Ice cream cone suite accumulated because E2E tests were the easiest to add Why: early in a project, Playwright tests are written for every feature because they give visible proof of working software, while unit tests are treated as optional; by the time the problem is noticed the E2E suite takes 45 minutes. Detect: E2E test count exceeds unit test count, or the E2E suite runtime is more than 3x the unit + integration runtime combined. Fix: add an E2E-to-unit test ratio check to the CI pipeline; for each new E2E test merged without a corresponding unit test, flag it in the PR template and require justification.

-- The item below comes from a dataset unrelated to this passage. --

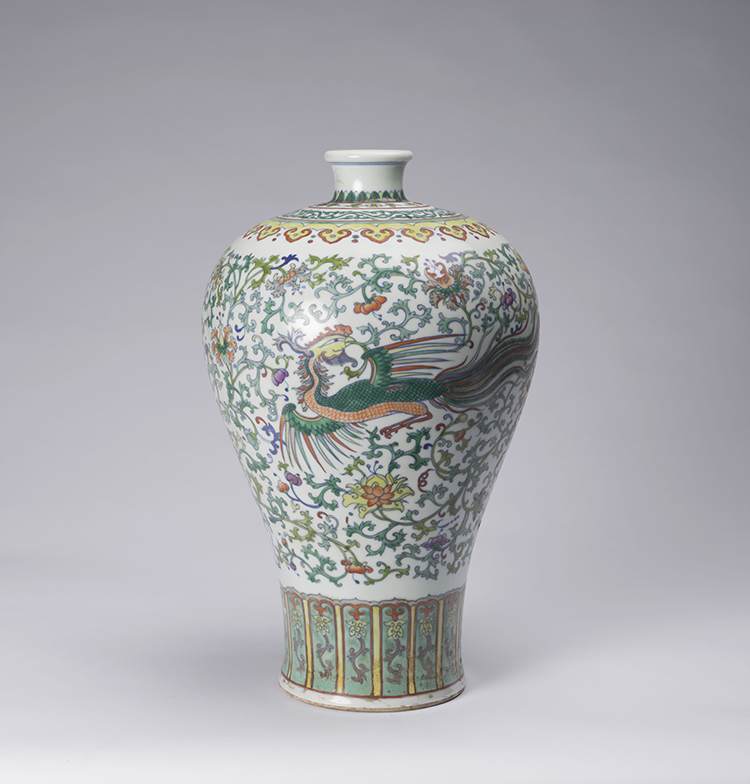 A Chinese Doucai Enameled ‘Dragon and Phoenix’ Meiping Vase, Qianlong Mark, 20th Century by  Chinese Art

Coverage target passed by testing trivial code while complex business logic has no tests Why: --cov-fail-under=80 is met because getters, properties, and simple utility functions are well-covered, but the order-processing or pricing logic that does the real work is at 20%. Detect: run pytest --cov=src --cov-report=term-missing and sort by coverage; modules with high cyclomatic complexity (use radon cc src/) but low coverage are the risk. Fix: supplement line coverage thresholds with a critical-module coverage requirement: identify the 5 highest-complexity modules and enforce 90%+ branch coverage on them specifically in CI.

Mutation testing reveals the test suite passes despite zero meaningful assertions Why: tests call functions and check that no exception is raised but never assert the return value or state change, achieving line coverage without catching any real bugs. Detect: run mutmut run on a module and find that the mutation score is below 30% — most mutations survive because tests don't verify outputs. Fix: require assertion-per-test-case as a code review checklist item; use mutmut or cosmic-ray in CI for the most critical modules, failing the build if the mutation score drops below a threshold.

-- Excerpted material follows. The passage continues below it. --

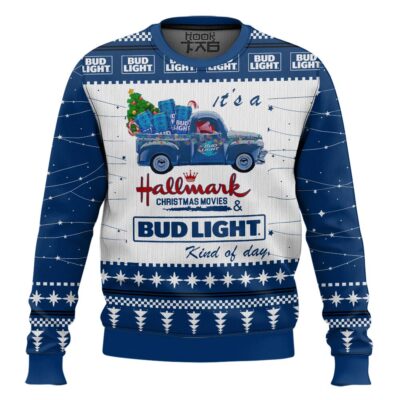 Hooktab Bud Light Hallmark Ugly Christmas Sweater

Staging environment diverges from production, making the integration test tier unreliable Why: staging uses a different database version, a scaled-down Redis with different eviction policy, or a mocked third-party that doesn't match the real API's rate limits and response shapes. Detect: bugs are regularly found in production that cannot be reproduced in staging, and the root cause traces back to an environment difference. Fix: enforce environment parity via Infrastructure as Code (the same Terraform module parameterised for scale); run quarterly parity checks comparing all service versions and config values between staging and production.

Connections

Open Questions

  • What testing scenarios does this technique systematically miss?
  • How does this approach need to change when delivery cadence moves to continuous deployment?